En una conversación amplia y sin censura, la gobernadora del Tolima dejó ver una faceta poco habitual en el ejercicio del poder: la carga emocional que implica gobernar y la responsabilidad permanente que conlleva liderar un departamento en medio de presiones políticas, sociales y administrativas.
Aunque no utilizó expresiones literales sobre la soledad del poder, su relato permitió entender que gobernar no es solo cifras, obras y reconocimientos, sino también decisiones difíciles que muchas veces se asumen en silencio. La mandataria reconoció que cada logro alcanzado trae consigo una mayor exigencia y que los reconocimientos nacionales representan una responsabilidad aún más grande.
Durante la entrevista, la gobernadora insistió en que los resultados no son producto de discursos, sino de acciones concretas y de un trabajo constante que exige fortaleza personal.

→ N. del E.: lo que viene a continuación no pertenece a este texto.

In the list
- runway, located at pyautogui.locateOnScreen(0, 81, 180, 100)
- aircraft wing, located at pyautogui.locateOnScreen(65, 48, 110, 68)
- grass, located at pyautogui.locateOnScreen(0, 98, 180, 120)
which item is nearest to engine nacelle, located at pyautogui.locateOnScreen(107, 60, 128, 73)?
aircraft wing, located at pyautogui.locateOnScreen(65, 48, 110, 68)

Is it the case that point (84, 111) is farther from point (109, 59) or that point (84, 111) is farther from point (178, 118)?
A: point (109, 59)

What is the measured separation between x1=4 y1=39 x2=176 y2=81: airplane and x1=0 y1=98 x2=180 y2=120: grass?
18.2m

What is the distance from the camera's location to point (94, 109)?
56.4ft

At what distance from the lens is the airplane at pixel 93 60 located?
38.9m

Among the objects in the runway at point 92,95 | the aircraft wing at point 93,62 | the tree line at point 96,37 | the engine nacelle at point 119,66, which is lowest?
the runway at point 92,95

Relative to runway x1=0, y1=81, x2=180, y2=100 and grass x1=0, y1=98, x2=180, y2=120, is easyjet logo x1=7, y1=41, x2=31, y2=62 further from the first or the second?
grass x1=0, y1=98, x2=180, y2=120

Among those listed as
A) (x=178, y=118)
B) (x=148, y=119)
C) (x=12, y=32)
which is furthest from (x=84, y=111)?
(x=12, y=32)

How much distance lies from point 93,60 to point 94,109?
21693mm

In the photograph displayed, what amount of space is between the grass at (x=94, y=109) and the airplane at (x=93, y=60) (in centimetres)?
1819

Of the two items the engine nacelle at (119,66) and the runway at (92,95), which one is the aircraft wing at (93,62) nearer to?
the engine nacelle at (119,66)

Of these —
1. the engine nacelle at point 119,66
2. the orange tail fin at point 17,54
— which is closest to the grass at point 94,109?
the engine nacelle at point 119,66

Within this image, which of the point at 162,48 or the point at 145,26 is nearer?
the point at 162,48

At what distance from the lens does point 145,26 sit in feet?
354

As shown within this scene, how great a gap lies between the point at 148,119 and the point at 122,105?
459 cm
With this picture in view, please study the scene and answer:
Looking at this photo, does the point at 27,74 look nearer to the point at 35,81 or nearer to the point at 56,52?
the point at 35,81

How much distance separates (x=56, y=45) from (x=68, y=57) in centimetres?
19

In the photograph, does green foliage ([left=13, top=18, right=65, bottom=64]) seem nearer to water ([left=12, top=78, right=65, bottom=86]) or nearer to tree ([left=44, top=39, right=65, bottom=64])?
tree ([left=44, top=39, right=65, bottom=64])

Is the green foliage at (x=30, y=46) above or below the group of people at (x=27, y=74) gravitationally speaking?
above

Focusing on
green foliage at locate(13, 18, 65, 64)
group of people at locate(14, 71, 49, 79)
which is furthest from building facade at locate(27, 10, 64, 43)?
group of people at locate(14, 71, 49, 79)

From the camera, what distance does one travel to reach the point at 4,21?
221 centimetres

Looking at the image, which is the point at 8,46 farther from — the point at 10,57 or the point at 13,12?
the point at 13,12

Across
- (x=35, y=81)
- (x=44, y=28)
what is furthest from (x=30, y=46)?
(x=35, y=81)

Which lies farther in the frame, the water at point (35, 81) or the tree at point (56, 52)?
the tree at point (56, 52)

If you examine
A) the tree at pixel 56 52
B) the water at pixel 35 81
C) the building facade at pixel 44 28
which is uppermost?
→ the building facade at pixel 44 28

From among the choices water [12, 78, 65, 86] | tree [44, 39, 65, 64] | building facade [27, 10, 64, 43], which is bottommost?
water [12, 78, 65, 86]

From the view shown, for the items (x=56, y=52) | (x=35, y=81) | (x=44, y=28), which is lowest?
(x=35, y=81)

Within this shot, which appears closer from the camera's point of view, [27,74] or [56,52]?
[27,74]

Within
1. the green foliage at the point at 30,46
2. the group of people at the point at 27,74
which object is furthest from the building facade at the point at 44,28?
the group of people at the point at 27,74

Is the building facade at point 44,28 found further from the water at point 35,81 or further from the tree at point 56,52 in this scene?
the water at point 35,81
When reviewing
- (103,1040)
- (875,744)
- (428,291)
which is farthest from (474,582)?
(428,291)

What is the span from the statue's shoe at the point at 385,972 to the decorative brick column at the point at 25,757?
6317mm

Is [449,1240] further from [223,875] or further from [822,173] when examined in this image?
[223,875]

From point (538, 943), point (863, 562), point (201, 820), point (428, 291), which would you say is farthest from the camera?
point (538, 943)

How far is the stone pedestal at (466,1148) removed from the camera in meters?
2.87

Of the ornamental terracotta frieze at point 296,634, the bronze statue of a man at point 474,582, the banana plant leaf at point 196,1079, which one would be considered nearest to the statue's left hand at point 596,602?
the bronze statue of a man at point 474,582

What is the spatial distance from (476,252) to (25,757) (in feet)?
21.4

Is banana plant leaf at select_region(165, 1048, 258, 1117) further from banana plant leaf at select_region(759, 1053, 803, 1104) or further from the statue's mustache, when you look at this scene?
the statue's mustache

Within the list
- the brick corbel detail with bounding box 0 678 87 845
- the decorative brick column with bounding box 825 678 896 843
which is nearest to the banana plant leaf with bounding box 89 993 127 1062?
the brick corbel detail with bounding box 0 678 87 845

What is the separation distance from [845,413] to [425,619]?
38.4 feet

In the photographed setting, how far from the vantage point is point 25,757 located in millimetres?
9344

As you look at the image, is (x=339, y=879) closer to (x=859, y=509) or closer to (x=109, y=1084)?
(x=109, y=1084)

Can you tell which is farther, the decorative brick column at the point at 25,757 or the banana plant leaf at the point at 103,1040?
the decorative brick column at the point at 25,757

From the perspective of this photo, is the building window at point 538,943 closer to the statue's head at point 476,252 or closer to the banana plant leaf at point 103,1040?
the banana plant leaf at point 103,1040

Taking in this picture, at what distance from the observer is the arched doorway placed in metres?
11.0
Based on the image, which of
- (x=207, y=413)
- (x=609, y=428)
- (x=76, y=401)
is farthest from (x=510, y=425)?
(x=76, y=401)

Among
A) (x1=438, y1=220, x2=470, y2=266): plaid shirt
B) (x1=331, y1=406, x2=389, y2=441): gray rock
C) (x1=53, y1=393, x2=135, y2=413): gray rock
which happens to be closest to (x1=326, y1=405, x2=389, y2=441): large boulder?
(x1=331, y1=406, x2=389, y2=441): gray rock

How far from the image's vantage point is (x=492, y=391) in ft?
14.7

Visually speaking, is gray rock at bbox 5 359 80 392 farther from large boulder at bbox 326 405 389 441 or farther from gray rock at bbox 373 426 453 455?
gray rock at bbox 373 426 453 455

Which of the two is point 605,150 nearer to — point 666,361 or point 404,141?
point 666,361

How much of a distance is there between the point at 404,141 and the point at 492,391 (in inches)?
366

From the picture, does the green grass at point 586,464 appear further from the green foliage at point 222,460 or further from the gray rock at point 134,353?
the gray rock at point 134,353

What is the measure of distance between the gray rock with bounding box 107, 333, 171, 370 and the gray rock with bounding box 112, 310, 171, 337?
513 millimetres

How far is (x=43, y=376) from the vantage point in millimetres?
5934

En ese proceso, destacó la importancia de la fe como soporte para mantenerse firme frente a las dificultades y continuar tomando decisiones pensando en el bienestar colectivo.
Su intervención reflejó momentos de introspección, de presión y de desgaste propios del ejercicio del poder, pero también una postura de resiliencia frente a los retos. La gobernadora dejó claro que gobernar implica cargar con problemas complejos, responder a múltiples frentes y asumir críticas, sin perder el rumbo del plan de desarrollo y los compromisos adquiridos con el territorio.
Más allá de la investidura y del escenario político, la entrevista permitió mostrar a una gobernadora consciente del peso de su cargo, de las decisiones que debe asumir a diario y del impacto que estas tienen en la vida de miles de tolimenses. Una líder que entiende que gobernar no es solo administrar recursos, sino sostener convicciones, asumir errores, resistir la presión y seguir adelante con la responsabilidad de cumplirle a un territorio que espera resultados, pero también coherencia y humanidad.